Profondeur de champ & bokeh : l’art du flou
C’est souvent le premier « effet pro » qui fait rêver : un sujet parfaitement net qui se détache sur un arrière-plan doux et flou. Ce rendu porte un nom, la faible profondeur de champ, et son joli flou s’appelle le bokeh. Loin d’être un hasard, il se contrôle. Voici comment décider, à chaque photo, de ce qui sera net et de ce qui se fondra dans le flou.
La profondeur de champ, c’est quoi ?
La profondeur de champ, c’est la zone de netteté de votre image, mesurée en profondeur, de l’avant vers l’arrière de la scène. Une faible profondeur de champ : seule une fine tranche est nette, le reste est flou — idéal pour isoler un visage ou un détail. Une grande profondeur de champ : tout est net, du premier plan à l’horizon — indispensable en paysage, en architecture ou en photo d’intérieur.
Trois facteurs principaux la déterminent. Les connaître, c’est pouvoir décider du rendu au lieu de le subir.
1. L’ouverture du diaphragme
C’est le levier le plus puissant. Une grande ouverture (petit chiffre : f/1.8, f/2.8) réduit fortement la zone nette et produit un beau flou d’arrière-plan. Une petite ouverture (grand chiffre : f/11, f/16) élargit la netteté à toute la scène. C’est pour cela qu’un portraitiste ouvre grand, tandis qu’un photographe d’immobilier ferme le diaphragme pour que la pièce entière soit nette.
2. La distance au sujet
Plus vous êtes proche de votre sujet, plus la profondeur de champ diminue. C’est pourquoi les photos en gros plan, ou en macro, ont si peu de zone nette. À l’inverse, en reculant, vous récupérez de la netteté. Ce paramètre est gratuit : il suffit de vos jambes.
3. La focale de l’objectif
Une longue focale (85 mm, 135 mm, 200 mm) donne une impression de faible profondeur de champ et un arrière-plan magnifiquement fondu. Une courte focale (grand-angle) garde beaucoup plus de netteté. C’est l’une des raisons pour lesquelles les portraits sont réalisés au téléobjectif : la focale participe autant que l’ouverture à ce flou soyeux.
Le repère du proPour un maximum de flou d’arrière-plan : ouvrez grand (f/1.8), rapprochez-vous du sujet, utilisez une focale longue, et éloignez le sujet du fond. Ces quatre gestes se cumulent — c’est leur combinaison qui crée ce rendu « cinéma » que l’on admire.

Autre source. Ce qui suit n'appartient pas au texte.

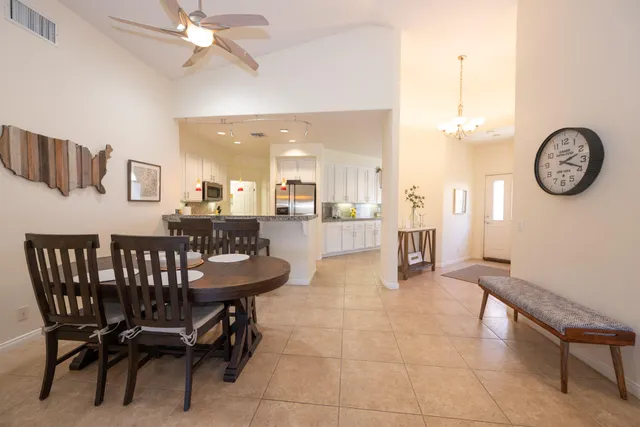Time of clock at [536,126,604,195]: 2:18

Le bokeh, la qualité du flou
Le bokeh désigne l’aspect esthétique des zones floues, en particulier des petits points lumineux qui deviennent des ronds doux à l’arrière-plan (guirlandes, reflets, soleil dans le feuillage). Un « beau » bokeh est crémeux, régulier, non agressif. Sa qualité dépend beaucoup de l’objectif : les optiques lumineuses à focale fixe (un 50 mm f/1.8, un 85 mm f/1.4) sont réputées pour leur rendu particulièrement doux.

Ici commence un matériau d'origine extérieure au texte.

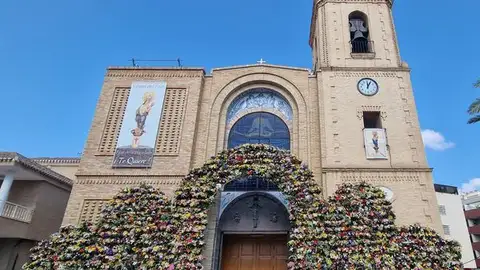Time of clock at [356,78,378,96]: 12:05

Quand chercher le flou… ou pas
La faible profondeur de champ n’est pas une fin en soi. Elle sert à guider le regard : en floutant le décor, vous dites au spectateur « regarde ici ». Parfaite pour un portrait, un plat, un produit, un détail. Mais elle a ses pièges : sur une photo de groupe, une trop grande ouverture peut laisser certains visages flous ; en immobilier ou en paysage, elle ruinerait la lisibilité de la scène. L’enjeu n’est donc pas d’avoir « le plus de flou possible », mais le bon niveau de netteté pour raconter votre image.
Un exercice pour s’entraîner
Installez trois objets alignés en profondeur (par exemple trois tasses espacées). Faites le point sur celle du milieu, puis photographiez la scène à f/1.8, f/4, f/8 et f/16 sans rien changer d’autre. En comparant les images, vous verrez concrètement la zone nette s’agrandir à mesure que vous fermez le diaphragme. Recommencez en vous rapprochant, puis en changeant de focale : en quelques minutes, la profondeur de champ n’aura plus de secret pour vous.
À retenir
- La profondeur de champ, c’est la zone nette de l’image : faible pour isoler, grande pour tout garder net.
- Trois leviers : l’ouverture, la distance au sujet et la focale.
- Grande ouverture + sujet proche + longue focale + fond éloigné = flou maximal.
- Le bokeh est la qualité esthétique du flou ; le flou guide le regard, il n’est pas un but en soi.